1. Modifier 22 - Increased Procedural Services: This modifier is used when the work required to perform the procedure is substantially greater than typically required. Documentation must support the substantial additional work and the reason for it.

2. Modifier 52 - Reduced Services: This modifier is applicable if the procedure was partially reduced or eliminated at the physician's discretion. It indicates that the service provided was less than usually required.

3. Modifier 59 - Distinct Procedural Service: This modifier is used to indicate that a procedure or service was distinct or independent from other services performed on the same day. It is often used to bypass National Correct Coding Initiative (NCCI) edits.

4. Modifier 76 - Repeat Procedure or Service by Same Physician or Other Qualified Health Care Professional: This modifier is used when the same procedure is repeated by the same provider subsequent to the original procedure.

5. Modifier 77 - Repeat Procedure by Another Physician or Other Qualified Health Care Professional: This modifier is used when the same procedure is repeated by a different provider.

6. Modifier 78 - Unplanned Return to the Operating/Procedure Room by the Same Physician Following Initial Procedure for a Related Procedure During the Postoperative Period: This modifier is used when a related procedure is performed during the postoperative period of the initial procedure.

7. Modifier 79 - Unrelated Procedure or Service by the Same Physician During the Postoperative Period: This modifier is used when an unrelated procedure is performed by the same physician during the postoperative period.

8. Modifier 80 - Assistant Surgeon: This modifier is used when an assistant surgeon is required for the procedure.

9. Modifier 81 - Minimum Assistant Surgeon: This modifier is used when a minimum assistant surgeon is required for the procedure.

10. Modifier 82 - Assistant Surgeon (when qualified resident surgeon not available): This modifier is used when an assistant surgeon is required because a qualified resident surgeon is not available.

11. Modifier 99 - Multiple Modifiers: This modifier is used when two or more modifiers are necessary to describe the service provided.
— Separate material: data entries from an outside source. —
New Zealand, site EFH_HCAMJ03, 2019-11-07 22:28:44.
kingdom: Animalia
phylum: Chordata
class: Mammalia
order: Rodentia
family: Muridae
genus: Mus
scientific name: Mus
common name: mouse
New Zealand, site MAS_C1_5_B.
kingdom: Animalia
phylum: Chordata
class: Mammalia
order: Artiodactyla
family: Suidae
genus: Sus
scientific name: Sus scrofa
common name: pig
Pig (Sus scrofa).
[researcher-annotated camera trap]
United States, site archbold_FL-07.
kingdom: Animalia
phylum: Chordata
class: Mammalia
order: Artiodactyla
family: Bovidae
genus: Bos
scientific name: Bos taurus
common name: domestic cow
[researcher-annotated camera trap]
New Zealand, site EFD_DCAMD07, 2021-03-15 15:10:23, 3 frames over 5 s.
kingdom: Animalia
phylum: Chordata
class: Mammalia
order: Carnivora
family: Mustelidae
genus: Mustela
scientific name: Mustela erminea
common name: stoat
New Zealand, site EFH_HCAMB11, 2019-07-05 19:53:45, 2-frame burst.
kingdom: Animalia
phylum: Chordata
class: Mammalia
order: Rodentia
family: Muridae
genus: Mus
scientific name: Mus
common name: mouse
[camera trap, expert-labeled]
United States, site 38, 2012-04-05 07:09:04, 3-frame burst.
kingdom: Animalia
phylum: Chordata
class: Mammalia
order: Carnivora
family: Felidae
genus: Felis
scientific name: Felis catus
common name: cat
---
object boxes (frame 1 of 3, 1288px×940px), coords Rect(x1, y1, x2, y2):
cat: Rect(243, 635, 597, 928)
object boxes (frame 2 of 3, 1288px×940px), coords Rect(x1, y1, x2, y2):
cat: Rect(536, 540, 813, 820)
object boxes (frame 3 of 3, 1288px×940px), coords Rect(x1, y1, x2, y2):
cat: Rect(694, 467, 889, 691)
Each of these modifiers serves a specific purpose and should be used in accordance with the payer's guidelines and the specific circumstances of the procedure. Proper documentation is essential to support the use of any modifier.

CPT Code 33967 Medicare Reimbursement

The CPT code 33967 is subject to reimbursement by Medicare, but whether it is reimbursed depends on several factors, including its inclusion in the Medicare Physician Fee Schedule (MPFS) and the specific guidelines set by the Medicare Administrative Contractor (MAC) in your region.

The MPFS provides a comprehensive list of services and procedures that Medicare covers, along with the associated reimbursement rates. However, the final determination of coverage and reimbursement for CPT code 33967 is influenced by the local policies and guidelines established by the MAC, which administers Medicare claims for specific geographic areas.

Therefore, healthcare providers should consult the MPFS and their regional MAC to confirm the reimbursement status and any specific requirements or documentation needed for CPT code 33967.